Delete non-existent pods

  • Create a simulated client.
  • Create a controller.
  • Call controller.deletePod() to delete a non-existent pod.
  • Confirm whether an error occurs.

Test_updateJob()

  • Mock the pod list process.
  • Create a simulated client.
  • Create datasets, models, and relevant job and pod resources.
  • Initialize the controller, passing in the simulated client, test jobs, mocked pod list, and other necessary dependencies.
  • Define a new job and update some of its parameters (changing the batch_size in TrainingWorker from 32 to 16).
  • Call the updateJob function to update the old job to the new job, simulating the job update process in a real environment.
  • Validate the update results; if the parameters match the expectations after the update, the test passes.

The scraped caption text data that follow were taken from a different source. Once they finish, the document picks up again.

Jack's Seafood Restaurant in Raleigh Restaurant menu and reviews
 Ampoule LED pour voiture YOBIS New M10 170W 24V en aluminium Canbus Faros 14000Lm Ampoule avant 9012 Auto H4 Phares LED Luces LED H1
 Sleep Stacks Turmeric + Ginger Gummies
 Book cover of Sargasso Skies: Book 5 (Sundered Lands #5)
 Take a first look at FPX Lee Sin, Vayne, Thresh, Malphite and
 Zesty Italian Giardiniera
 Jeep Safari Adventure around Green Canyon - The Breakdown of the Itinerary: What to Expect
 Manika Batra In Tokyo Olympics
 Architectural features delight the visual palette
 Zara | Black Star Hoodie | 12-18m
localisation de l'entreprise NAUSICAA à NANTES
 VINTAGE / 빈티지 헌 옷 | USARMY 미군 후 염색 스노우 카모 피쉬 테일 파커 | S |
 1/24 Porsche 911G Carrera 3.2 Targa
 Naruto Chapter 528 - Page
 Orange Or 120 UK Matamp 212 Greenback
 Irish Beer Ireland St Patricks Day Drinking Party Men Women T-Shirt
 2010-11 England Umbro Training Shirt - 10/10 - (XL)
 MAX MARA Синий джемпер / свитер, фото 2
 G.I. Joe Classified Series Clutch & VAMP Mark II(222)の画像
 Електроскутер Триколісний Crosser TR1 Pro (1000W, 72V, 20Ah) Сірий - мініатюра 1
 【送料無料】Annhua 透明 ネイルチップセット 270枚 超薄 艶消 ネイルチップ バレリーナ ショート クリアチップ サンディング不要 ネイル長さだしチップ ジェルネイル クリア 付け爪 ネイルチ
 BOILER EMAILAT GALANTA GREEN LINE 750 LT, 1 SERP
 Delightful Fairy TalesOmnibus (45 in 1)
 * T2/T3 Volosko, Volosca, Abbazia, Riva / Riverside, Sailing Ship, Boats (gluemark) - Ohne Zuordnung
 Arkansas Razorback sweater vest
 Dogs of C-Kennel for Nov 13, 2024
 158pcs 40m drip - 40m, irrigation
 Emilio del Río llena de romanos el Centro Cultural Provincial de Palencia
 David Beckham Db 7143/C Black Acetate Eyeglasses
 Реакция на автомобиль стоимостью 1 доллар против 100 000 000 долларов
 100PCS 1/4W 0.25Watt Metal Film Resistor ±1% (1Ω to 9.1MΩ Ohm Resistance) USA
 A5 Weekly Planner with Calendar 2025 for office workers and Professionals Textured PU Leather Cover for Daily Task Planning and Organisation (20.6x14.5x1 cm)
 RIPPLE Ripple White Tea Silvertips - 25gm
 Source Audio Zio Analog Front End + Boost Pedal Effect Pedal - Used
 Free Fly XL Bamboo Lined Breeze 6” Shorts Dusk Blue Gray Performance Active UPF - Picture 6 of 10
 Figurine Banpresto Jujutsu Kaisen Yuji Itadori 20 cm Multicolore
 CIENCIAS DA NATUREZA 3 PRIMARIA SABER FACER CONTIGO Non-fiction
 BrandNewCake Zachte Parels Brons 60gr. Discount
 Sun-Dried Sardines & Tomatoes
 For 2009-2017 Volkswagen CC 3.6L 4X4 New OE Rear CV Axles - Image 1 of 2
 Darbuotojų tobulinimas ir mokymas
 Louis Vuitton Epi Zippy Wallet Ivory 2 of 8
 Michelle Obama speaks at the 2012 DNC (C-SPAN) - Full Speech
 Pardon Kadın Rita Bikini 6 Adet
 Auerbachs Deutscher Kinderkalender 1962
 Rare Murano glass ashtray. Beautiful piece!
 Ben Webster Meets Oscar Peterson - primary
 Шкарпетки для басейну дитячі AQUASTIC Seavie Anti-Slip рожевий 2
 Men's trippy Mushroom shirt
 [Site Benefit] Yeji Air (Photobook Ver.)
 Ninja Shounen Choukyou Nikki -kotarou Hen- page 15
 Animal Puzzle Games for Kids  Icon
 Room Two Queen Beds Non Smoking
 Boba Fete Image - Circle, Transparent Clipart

Joint Inference Unit Tests

Test_UpdateService()

  • Create simulated clients for Sedna and Kubernetes.
  • Create an old service that includes configuration information for the cloud worker and edge worker, as well as two model resources.
  • Create deployment and pod resources based on the old service.
  • Initialize the controller, setting it up with the simulated client, pod list, and deployment list.
  • The controller's sendToEdgeFunc is set to an empty function (not performing actual edge communication).
  • A copy of the old joint inference service is made, modifying the hard example mining parameter in the edge worker from value1 to value2, while also incrementing the service's Generation value.
  • Call the controller's updateService function to trigger an update to the joint inference service.
  • The test verifies whether the updated joint inference service can be successfully retrieved through the simulated client.
  • Check whether the updated HEM parameter has been correctly changed from value1 to value2, ensuring that the service update logic executes correctly.